# [EXERCISE TEXT]
It is, after all, only a mutually acknowledged "first step" -- a deal to start negotiating a real deal (see the full text  here) And the terms, for Iran, are harsh. 

Iran will be allowed to trade again in gold, petro-chemicals, car and plane parts, and will have some US$4.2 billion in oil sales unfrozen. Yet a fortune remains in permafrost -- including $10 billion in European banks. And there is still $50 billion with Iran's Asian energy clients - China, India, Japan, South Korea, Turkey -- that still cannot be repatriated. 

Over the next six months Iran must: stop enriching uranium above 5%; dilute its stock of 20%-enriched uranium; install no more centrifuges; refrain from fueling the heavy-water reactor in Arak; and accept a lot more International Atomic Energy Agency (IAEA) inspections (which have unearthed no evidence whatsoever uranium has been diverted to weaponization).

# [RECORDED INFORMATION]
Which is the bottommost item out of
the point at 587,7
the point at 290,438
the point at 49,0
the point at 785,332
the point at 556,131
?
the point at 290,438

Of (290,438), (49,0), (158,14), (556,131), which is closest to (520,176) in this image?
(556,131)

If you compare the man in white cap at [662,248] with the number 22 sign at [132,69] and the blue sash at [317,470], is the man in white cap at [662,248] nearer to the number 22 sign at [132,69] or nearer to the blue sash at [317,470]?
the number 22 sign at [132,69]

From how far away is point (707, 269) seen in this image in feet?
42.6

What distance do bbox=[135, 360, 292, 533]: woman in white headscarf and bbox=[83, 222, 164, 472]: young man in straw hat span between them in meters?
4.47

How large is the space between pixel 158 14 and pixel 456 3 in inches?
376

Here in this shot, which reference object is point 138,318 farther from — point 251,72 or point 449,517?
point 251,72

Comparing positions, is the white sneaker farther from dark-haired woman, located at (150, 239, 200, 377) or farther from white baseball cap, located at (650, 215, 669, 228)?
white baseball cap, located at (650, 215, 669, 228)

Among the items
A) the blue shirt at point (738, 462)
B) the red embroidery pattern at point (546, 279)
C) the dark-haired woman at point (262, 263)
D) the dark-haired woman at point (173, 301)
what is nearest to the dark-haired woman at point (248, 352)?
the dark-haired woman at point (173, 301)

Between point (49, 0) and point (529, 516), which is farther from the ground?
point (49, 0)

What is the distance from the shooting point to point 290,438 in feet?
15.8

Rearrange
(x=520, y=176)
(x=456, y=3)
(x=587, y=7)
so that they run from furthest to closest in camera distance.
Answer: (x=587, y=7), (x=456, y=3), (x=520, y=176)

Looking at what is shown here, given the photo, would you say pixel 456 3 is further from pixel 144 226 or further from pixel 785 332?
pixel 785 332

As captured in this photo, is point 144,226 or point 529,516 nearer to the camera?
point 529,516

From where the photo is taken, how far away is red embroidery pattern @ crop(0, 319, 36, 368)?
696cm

# [TASK ITEM A]
According to the passage on the Iran nuclear deal, how much Iranian money remains frozen in European banks?
# [TASK ITEM B]
Continue the passage on the Iran nuclear deal from its last sentence.

# [TASK RESPONSE A]
$10 billion.

# [TASK RESPONSE B]
Predictably, the spin war unleashed the minute the deal was clinched in Geneva centers on Iran's right to enrich uranium. US Secretary of State John Kerry said no; not implicit in the document. Iranian Foreign Minister Javad Zarif said yes, implicit in the deal and in the nuclear Non-Proliferation Treaty (NPT) itself. 

In a Voltairean best of possible worlds, we're just at the stage of a road map for a definitive deal allowing Iran its rightful, peaceful nuclear program (enrichment included) under non-stop IAEA monitoring and far away from breakout nuclear capacity. 

One of the key points of the deal is that the P5+1 (United States, Britain, France, Russia and China plus Germany) will "not impose new nuclear-related sanctions for six months, if Iran abides by its commitments under this deal, to the extent permissible within their political systems." 

Would it be then "permissible" for the US Congress -- operating under Israeli and Wahhabi petrodollar remote control - to come up with even more sanctions and scotch a future deal for good? That's a possibility. So it depends on the Obama administration's political capital to prevent it. Then, ideally, by May 2014 we could have the building blocks for the end of the key UN/US sanctions that constitute a de facto oil and banking blockade of Iran. 

Now for the hysteria brigades

Perhaps the trillion-dollar enigma of the moment is this: Has the Obama administration abandoned the notion of regime change in Tehran for good?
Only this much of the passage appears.